━━ EXTRACTED TEXT ━━
Percutaneous chemonucleolysis using ethanol gel (PCEG) does not aim to be more effective than open surgery but aims to be either as good or sufficiently effective to reduce the pain to an acceptable level by the patient, with less complications and risks than surgery. Our objective was then to evaluate whether PCEG was a valid option in patients with sciatica due to lumbar disc herniation and refractory to conservative treatment. We prospectively studied 42 patients managed at a single institution and evaluated by a physician who was not involved in the percutaneous procedure.

Materials and methods

Institutional review board approval and written informed consent of the patients were obtained.

Patients

Between January 2009 and May 2013, consecutive patients seen at the outpatient clinic for sciatica were included by a single rheumatologist (JD). Inclusion criteria were age between 18 and 70 years; continuous radicular pain radiating to the lower limb, with a duration ≥6 weeks and an intensity >4/10 as rated by the patient on a visual analog scale (VAS); failure of conservative treatment combining analgesics, anti-inflammatory drugs, and at least two epidural steroid injections including at least one performed under fluoroscopic or computed tomography (CT) guidance; and evidence by CT or MRI within the past three months of a herniated disc putting pressure on a nerve root at a single lumbar level consistent with the clinical pain. We excluded patients with any of the following: contraindication to percutaneous chemonucleolysis (coagulopathy or infection), history of lumbar spine surgery, disagreement between the clinical and imaging findings, muscle strength ≤3/5 or impaired sphincter function, degenerative or developmental lumbar spinal stenosis (anteroposterior spinal canal diameter <12 mm by CT or MRI), calcified or excluded disc herniation, disc space narrowing ≥60 % (see the “Baseline Image analysis” section), spondylolisthesis or degenerative disease (intervertebral or lumbar facet joint osteoarthritis) as a possible contributor to the nerve root pain, or any medical condition or treatment that might interfere with pain evaluation.

Data collection

Each patient was evaluated at baseline then one month (M1) and three months (M3) after PCEG. A research assistant (OT) interviewed each patient by telephone at least eight months after PCEG. The interview collected information on return to work and current occupation, need for spinal surgery after PCEG, and percentage of residual pain intensity relative to pain intensity at M3.

Adverse events during and after PCEG were recorded.

Pain evaluations

Pain duration before chemonucleolysis and occupational status were recorded. A single rheumatologist (JD, with a 16-year experience in rheumatology consultation) used a VAS to assess pain intensity at baseline then at M1 and M3. Changes in pain intensity were computed as percentages for the following time intervals: baseline to M1, baseline to M3, and M1 to M3. We categorized the patients based on VAS pain score changes as described by Farrar JT et al. [14]: <20 %, failure; ≥20 % to <30 %, limited improvement; ≥30 % to <50 %, moderate improvement; and ≥50 %, substantial improvement. We computed the percentage of patients reporting a minimal clinically important improvement (MCII) defined as an at least 15 % decrease in absolute pain intensity or 20 % decrease in relative pain intensity versus baseline [15], at M1 and M3.
━━━
> _THINGS TO DO_
(1) Repeat the part of the chemonucleolysis passage starting at "Each patient was" and ending at "intensity at M3.".
(2) According to the chemonucleolysis passage, at least how long after PCEG did the research assistant interview each patient by telephone?
The listing that comes next is separate material, apart from the chemonucleolysis passage.
━━ RECORD EXCERPTS ━━
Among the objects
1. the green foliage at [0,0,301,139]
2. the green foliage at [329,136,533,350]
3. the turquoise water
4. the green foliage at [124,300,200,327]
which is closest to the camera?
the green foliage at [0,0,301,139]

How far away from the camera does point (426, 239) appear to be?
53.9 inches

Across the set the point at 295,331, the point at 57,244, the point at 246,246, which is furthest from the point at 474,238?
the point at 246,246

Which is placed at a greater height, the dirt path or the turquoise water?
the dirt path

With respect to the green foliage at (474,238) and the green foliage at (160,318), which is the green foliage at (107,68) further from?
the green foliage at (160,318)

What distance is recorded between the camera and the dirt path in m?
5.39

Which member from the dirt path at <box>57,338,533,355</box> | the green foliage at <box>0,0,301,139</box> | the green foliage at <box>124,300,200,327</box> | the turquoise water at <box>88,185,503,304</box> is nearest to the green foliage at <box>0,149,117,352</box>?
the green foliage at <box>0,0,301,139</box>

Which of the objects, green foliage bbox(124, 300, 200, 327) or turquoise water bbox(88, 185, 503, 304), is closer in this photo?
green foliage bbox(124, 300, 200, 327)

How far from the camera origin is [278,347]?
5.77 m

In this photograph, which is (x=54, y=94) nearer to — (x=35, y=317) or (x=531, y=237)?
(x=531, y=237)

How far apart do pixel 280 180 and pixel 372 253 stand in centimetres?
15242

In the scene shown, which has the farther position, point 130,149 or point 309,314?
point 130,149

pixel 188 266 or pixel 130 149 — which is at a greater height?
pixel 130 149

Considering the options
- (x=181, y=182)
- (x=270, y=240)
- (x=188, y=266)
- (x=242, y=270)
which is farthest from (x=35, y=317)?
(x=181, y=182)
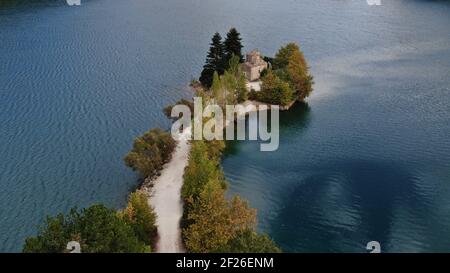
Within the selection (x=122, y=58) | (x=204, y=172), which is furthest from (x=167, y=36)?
(x=204, y=172)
━━━
> _WRITTEN ANSWERS_
(1)
Each patient was evaluated at baseline then one month (M1) and three months (M3) after PCEG. A research assistant (OT) interviewed each patient by telephone at least eight months after PCEG. The interview collected information on return to work and current occupation, need for spinal surgery after PCEG, and percentage of residual pain intensity relative to pain intensity at M3.

(2) At least eight months after PCEG.